Respecting Personally Identifiable Information (PII)

Collecting and storing personally identifiable information ( PII ), such as emails, in 3rd party web analytics tools like Adobe Analytics is prohibited, and if violated, can result in potential lawsuits. While most firms work diligently to avoid collecting and storing PII, on occasion, PII gets stored in web analytics data warehouses – and removing that PII is often both time-consuming and expensive.

To avoid expensive legal fees and extensive time spent removing PII, prevention is key for an optimal digital strategy and success. A general best practice is to work with web developers to ensure PII doesn’t get processed or pushed to the data layer by mistake. 

Best Practices for Blocking PII 

A straightforward method to block PII from being collected is to use Adobe Analytics processing rules. Processing rules help simplify data collection by blocking PII before it reaches the Data Warehouse. To set up these rules, follow the steps below:

  1. Launch Adobe Analytics, click Admin, click Report Suites, click Processing Rules.
  2. Click “Add Rule”
  3. Give the rule a title such as “Block URL with PII”
  4. Select a dimension such as “Page URL”
  5. Select the condition “contains”
  6. For Any of enter “@”.
  7. Add Condition
  8. Select “Overwrite value of” “Page URL”
  9. Select “Custom Value”
  10. Enter custom text such as “URL deleted because of pii”

If you want to also protect your tool from storing emails, repeat steps 1-10. It is recommended to test this on a non-production report suite before deploying it to a production report suite.

Block Numbers from Internal Search

While no organization intentionally collects or stores social security numbers in 3rd party analytics tools, it is possible for social security numbers and account numbers to find their way in via internal search. 

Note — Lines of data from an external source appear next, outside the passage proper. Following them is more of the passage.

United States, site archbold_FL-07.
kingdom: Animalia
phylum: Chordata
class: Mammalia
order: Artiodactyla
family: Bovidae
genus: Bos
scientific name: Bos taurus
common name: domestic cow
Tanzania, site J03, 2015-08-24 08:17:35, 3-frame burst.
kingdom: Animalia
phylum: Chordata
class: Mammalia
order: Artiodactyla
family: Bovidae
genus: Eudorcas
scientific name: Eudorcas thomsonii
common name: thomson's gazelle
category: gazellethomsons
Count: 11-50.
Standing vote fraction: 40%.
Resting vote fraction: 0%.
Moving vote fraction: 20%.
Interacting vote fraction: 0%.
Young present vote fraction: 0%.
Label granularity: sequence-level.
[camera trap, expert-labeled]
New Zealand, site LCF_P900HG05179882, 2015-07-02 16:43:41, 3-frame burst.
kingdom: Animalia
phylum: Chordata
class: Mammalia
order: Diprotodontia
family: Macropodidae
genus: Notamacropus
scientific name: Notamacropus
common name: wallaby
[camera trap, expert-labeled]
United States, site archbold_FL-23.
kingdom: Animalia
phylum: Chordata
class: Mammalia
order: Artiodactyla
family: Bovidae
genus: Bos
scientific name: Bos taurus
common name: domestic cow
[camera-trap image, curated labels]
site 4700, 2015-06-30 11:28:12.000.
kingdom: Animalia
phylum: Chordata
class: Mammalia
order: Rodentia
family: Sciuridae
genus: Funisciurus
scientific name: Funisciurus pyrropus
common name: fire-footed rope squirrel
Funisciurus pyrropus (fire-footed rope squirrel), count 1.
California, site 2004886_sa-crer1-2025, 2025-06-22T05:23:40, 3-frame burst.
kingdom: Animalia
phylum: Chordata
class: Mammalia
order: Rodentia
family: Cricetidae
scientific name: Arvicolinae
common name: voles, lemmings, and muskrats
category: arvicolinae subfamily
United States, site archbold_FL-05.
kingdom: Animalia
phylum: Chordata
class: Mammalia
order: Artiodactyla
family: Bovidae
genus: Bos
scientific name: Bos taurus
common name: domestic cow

Consider this scenario: a user is curious if their social security number is stored on a website, so they enter it as an internal search. This is an unlikely scenario, but it is possible, and the result is the social security number being sent to a data warehouse, which is expensive to remove. The remedy is to block all numbers from the internal search dimension. See the screenshot below.

Even with advanced data tools like Adobe Analytics, unwanted data can slip through the cracks. As project leads and data consultants, it’s critical we do our due diligence in monitoring analytics tools for privacy compliance and educate each other on best practices for data collection.